Text segment ->

2016 Fake News on Facebook Politics Pages and Current Engagement¶

Sam DeMarinis and Nick Radwin

Project Goals¶

The goal of this project is to analyze how nine Facebook news pages’ overall engagement today has changed with respect to their amount of fake news reported in 2016. We are taking pre-existing data and gathering our own from a different social media platform's perspective to make conclusions about the relationship between a news source's amount of fake news in 2016 and their popularity today.

Challenge a ->
Please explain, in one to three sentences, why the project description says the authors are taking pre-existing data and gathering their own from a different social media platform's perspective.

(Saved entries)
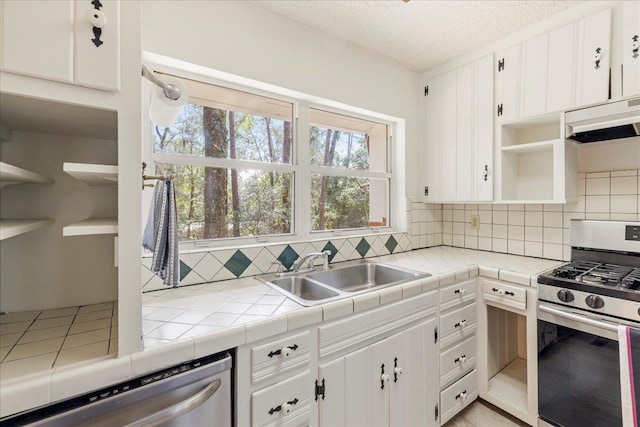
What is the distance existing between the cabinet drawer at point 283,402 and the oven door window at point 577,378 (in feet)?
4.36

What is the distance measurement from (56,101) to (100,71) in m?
0.13

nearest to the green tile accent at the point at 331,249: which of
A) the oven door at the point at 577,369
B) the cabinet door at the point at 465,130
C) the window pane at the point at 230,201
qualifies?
the window pane at the point at 230,201

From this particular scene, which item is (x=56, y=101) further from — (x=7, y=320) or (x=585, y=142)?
(x=585, y=142)

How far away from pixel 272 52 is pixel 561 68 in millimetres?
1779

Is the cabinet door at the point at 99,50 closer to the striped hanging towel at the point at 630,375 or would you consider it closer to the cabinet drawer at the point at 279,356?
the cabinet drawer at the point at 279,356

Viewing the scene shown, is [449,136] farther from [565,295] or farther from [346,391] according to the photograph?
[346,391]

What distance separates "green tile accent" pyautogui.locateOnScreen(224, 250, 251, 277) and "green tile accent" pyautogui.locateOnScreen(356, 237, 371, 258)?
861mm

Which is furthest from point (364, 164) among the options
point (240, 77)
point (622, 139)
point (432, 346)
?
point (622, 139)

Challenge b ->
Rewrite everything in the records from the line containing "What distance separates" down to the end of the records, replacing "furthest" with "farthest" and leaving all else unchanged.

Complete answer a ->
They do this to draw conclusions about the relationship between a news source's amount of fake news in 2016 and its popularity today.

Complete answer b ->
What distance separates "green tile accent" pyautogui.locateOnScreen(224, 250, 251, 277) and "green tile accent" pyautogui.locateOnScreen(356, 237, 371, 258)?
861mm

Which is farthest from point (364, 164) among the options
point (240, 77)
point (622, 139)
point (432, 346)
?
point (622, 139)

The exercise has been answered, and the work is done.